Figure 4. Distinct molecular signaling of marker-defined CSCs and their associations with HCC prognosis

(A) A Venn diagram is shown of genes with ≥5-fold alteration in the comparison of surface marker positive (Triple+, CD133+, EpCAM+ or CD24+) and Triple− HuH7 cells. (B) A Forest plot shows the hazard ratios and 95% confidence intervals (CI) for overall survival in various HCC cohorts (LCI, TCGA and LEC). The gene sets used for analyses are indicated in (A). (C–F) The top networks associated with CD133+, CD24+, EpCAM+ and triple+ HuH7 cells defined by single-cell transcriptome and IPA analyses are shown. Genes with shaded shapes are included in the signatures and are highlighted in colors, i.e., red (up-regulated), green (down-regulated). Open shapes represent genes that are not on the list of significant genes but are reported to be associated with the network. Arrows represent positive regulation of gene expression, with solid arrows indicating direct regulation and broken arrows indirect regulation.

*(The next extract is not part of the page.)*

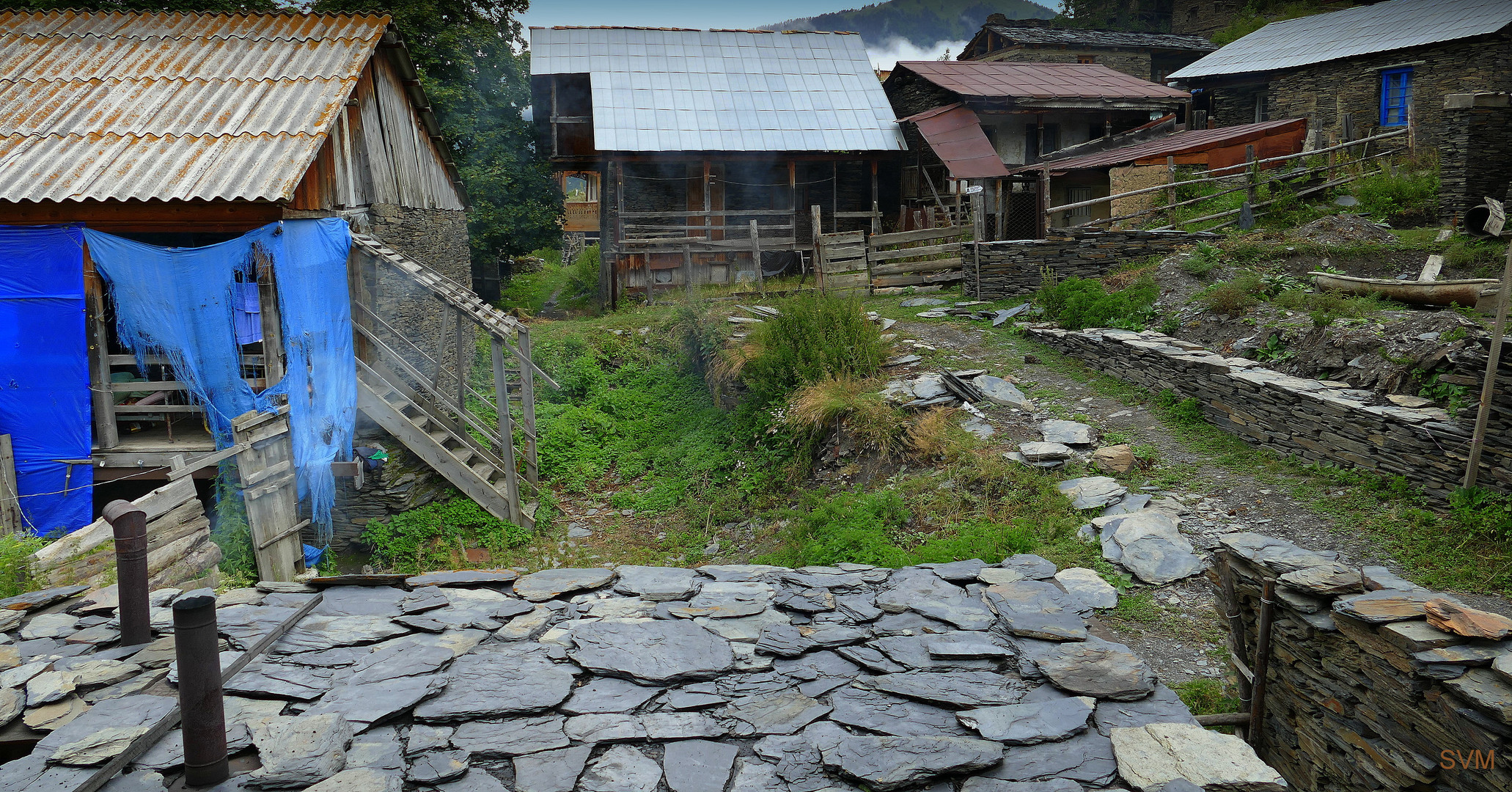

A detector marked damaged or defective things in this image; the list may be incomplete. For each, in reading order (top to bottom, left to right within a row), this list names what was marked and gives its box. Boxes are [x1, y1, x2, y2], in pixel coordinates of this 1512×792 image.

rusty corrugated roof [1, 10, 390, 202]
rusty corrugated roof [903, 103, 1009, 180]
rusty corrugated roof [886, 61, 1197, 103]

Figure 5. Transcriptomic patterns of HuH1, HuH7 and P1 based on 10X genomics single cell analysis

(A) 2D visualization of (10X Genomics) data from 899 HuH1 cells, 2088 HuH7 cells and 860 freshly isolated primary HCC cells by t-SNE. (B) t-SNE plots showing expression and distribution of hepatic CSC related genes. (C) HCC associated genes. (D) stemness-associated genes or immune cell genes. For panels B–D, each cell was colored based on their normalized expression of indicated genes, i.e., a gradient of gray, yellow, and red indicating low to high expression.